Availability means that the client will get the response from our system, even when some nodes are down.
Partition Tolerance means that our system functions correctly even, when the system gets partitioned (some nodes are separated, for example because of networking issues).
CAP theorem says that it's impossible to have three of those properties in the same time in our system. In other words, we need to sacrifice one of the property to be able to have the rest.
Because of that we can divide distributed systems into CA (Consistency and Availability), CP (Consistency and Partition Tolerance) and AP (Availability and Partition Tolerance).
In practice, it's not possible to eliminate networking issues, so it's not possible to have distributed system without Partition Tolerance property which leaves us with CP or AP systems.

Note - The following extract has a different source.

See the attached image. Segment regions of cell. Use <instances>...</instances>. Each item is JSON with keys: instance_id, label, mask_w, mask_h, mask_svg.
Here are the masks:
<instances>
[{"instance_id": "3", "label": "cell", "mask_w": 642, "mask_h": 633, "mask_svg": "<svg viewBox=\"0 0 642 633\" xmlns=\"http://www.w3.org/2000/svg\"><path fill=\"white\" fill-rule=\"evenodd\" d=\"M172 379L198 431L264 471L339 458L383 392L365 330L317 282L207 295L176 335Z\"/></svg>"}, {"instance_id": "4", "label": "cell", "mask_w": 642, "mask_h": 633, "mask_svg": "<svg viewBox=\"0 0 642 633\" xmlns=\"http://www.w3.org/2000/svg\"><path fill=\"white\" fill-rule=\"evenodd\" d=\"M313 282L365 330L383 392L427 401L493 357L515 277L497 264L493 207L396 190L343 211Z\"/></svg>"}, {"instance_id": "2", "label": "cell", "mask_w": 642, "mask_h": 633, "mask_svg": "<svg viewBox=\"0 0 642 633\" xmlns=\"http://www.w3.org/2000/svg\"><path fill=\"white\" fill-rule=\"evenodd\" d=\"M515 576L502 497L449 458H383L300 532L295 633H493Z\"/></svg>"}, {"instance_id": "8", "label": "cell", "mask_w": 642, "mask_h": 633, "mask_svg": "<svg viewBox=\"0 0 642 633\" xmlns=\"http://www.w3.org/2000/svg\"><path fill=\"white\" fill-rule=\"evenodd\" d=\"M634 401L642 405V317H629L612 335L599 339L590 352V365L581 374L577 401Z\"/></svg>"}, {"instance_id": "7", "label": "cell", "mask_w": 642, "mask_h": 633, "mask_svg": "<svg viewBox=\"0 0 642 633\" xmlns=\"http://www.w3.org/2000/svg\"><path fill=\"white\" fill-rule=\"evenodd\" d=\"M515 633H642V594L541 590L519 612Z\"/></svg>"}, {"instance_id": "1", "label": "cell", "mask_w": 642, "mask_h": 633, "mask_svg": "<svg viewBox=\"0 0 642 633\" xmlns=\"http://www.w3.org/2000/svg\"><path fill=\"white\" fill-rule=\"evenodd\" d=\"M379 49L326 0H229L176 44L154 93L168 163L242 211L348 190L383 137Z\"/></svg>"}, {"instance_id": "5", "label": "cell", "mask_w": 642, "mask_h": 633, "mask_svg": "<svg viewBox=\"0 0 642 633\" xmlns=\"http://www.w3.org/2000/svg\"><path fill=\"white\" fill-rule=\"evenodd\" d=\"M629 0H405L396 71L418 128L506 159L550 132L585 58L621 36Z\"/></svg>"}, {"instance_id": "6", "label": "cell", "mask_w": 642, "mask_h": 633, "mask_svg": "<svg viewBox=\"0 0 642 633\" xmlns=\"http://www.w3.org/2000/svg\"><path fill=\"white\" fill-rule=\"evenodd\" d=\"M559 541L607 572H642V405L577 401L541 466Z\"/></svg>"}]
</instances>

In CP systems, we sacrifice Availability. For example when our system gets partitioned — so let's say we have two nodes in one data center and one node in other — not connected, then in order to maintain Consistency, we need to disable data modifications until we'll get the system connected. Otherwise, we'll have writes in nodes one and two, and we won't be able to read that data in node three, so we'll lose Consistency. Because we are blocking writes, we are loosing Availability.
In AP systems, we sacrifice Consistency. For example if our system get partitioned again, and we want to make it available, then clients can write to nodes one and two, thus on the node three we won't get consistent data. We have Availability but don't have Consistency.